Christopher Tyrone Coleman (born May 8, 1977) is an American former professional football wide receiver who played two seasons with the Tennessee Titans of the National Football League (NFL). He played college football at NC State. He also played for the Amsterdam Admirals of NFL Europe and the Montreal Alouettes of the Canadian Football League (CFL).

==Early life==
Christopher Tyrone Coleman was born on May 8, 1977, in Shelby, North Carolina. He attended Crest High School in Shelby.

==College career==
Coleman was a four-year letterman for the NC State Wolfpack from 1996 to 1999. He caught 15 passes for 284 yards and one touchdown in 1996 while also returning one punt 47 yards for a touchdown. He recorded 14	receptions for 262 yards and one touchdown in 1997. As a junior in 1998, Coleman totaled 52 catches for 876 yards and five touchdowns, and one punt return for 30 yards and a touchdown. He caught 41 passes for 487 yards and one touchdown his senior year in 1999 while also returning seven punts for 46 yards.

==Professional career==
After going undrafted in the 2000 NFL draft, Coleman signed with the Tennessee Titans on April 28. He was waived on August 22, 2000.
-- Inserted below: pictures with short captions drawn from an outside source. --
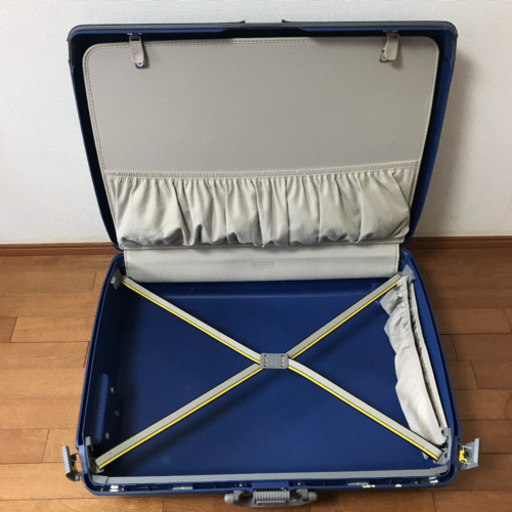 サムソナイト スーツケース グリシーヌ 新高円寺の家電の中古あげます 譲ります ジモティーで不用品の処分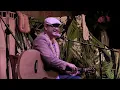 "Kahuku Slack Key", Performed By Patrick Landeza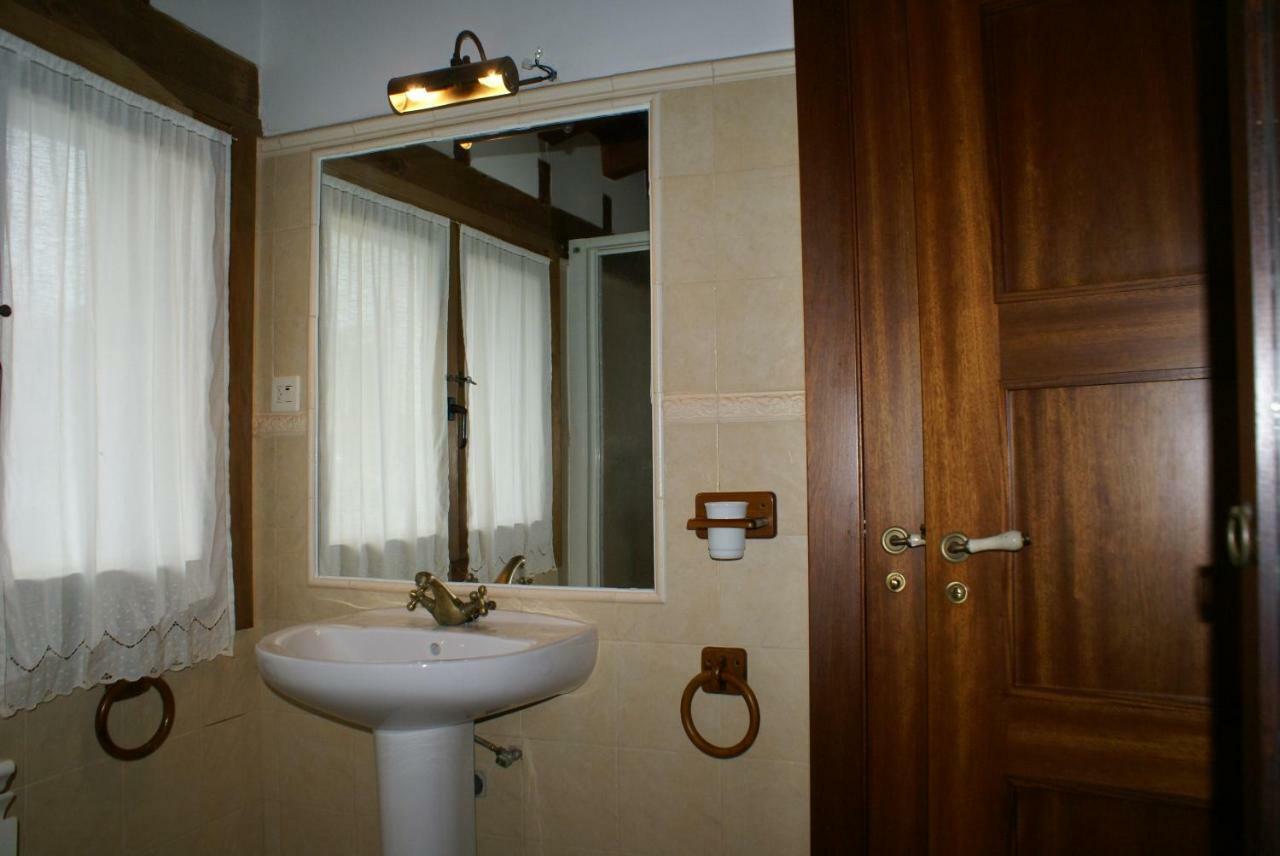 Casa Cristeta Holiday home Medina de Pomar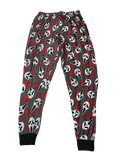 Ghostface PJs (Medium)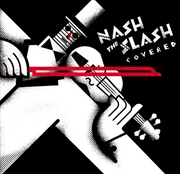 Buy Nash The Slash: Covered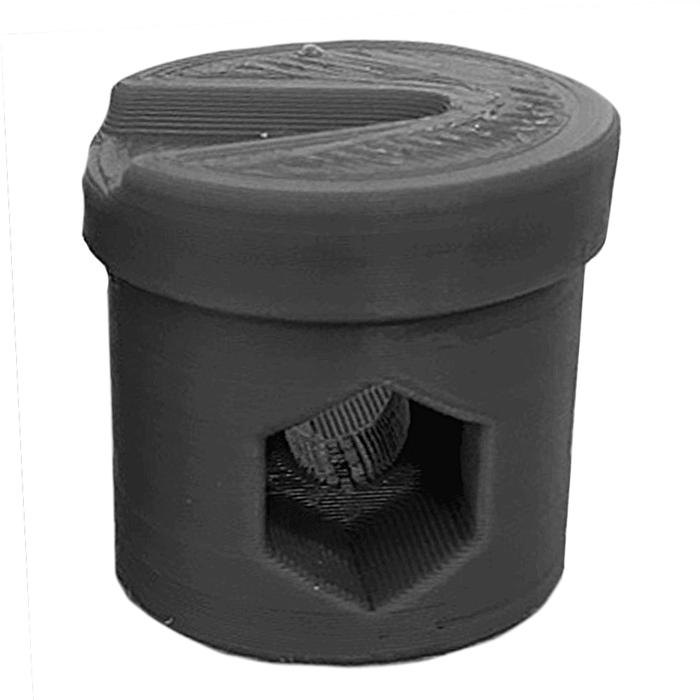 Reparatursets für California-Stühle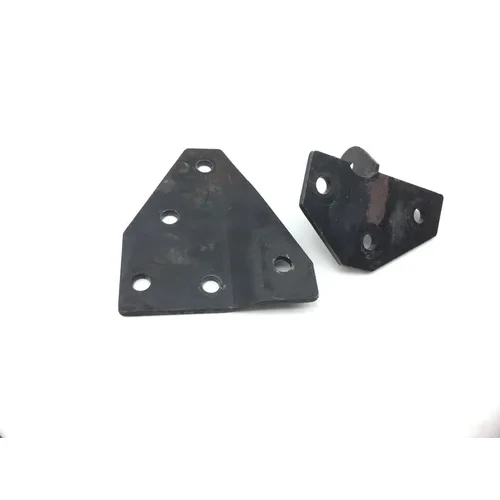 MISC Bracket Set 1995 Polaris Xplorer 400 4X4 2501 7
Coleman was claimed off waivers by the Green Bay Packers on August 23, 2000, but was soon waived on August 25, 2000.

He was signed to the Titans' practice squad on August 29, 2000. He was waived again on September 5 but signed to the practice squad again on September 8. He was promoted to the active roster on September 29 and played in 13 games for the Titans during the 2000 season, recording eight solo tackles, three assisted tackles, and two kick returns for 54 yards. On January 7, 2001, Coleman blocked two punts in a 24–10 playoff loss to the Baltimore Ravens. He was allocated to NFL Europe to play for the Amsterdam Admirals in 2001. He started all ten games for the Admirals during the 2001 NFL Europe season, accumulating 51 receptions for 710 yards and eight touchdowns, two tackles, and one blocked kick. He earned All-NFL Europe honors. Coleman appeared in all 16 games for the Titans in 2001, totaling one reception for 19 yards on four targets, 11 kick returns for 251 yards, and five solo tackles. He was released on September 1, 2002.

Coleman was signed by the Orlando Predators of the Arena Football League on November 16, 2002. He was placed on injured reserve on January 28, 2003, and was waived on February 19, 2003.

He played in five games for the Montreal Alouettes of the Canadian Football League in 2003, recording nine catches for 120 yards.

==Post-playing career==
Coleman spent time working as a real estate broker after his playing career. He graduated from the University of Phoenix with a Masters in Business Administration.

He has spent time as an assistant coach at Lenoir–Rhyne University and Southern University. He was also a coaching intern with the St. Louis Rams.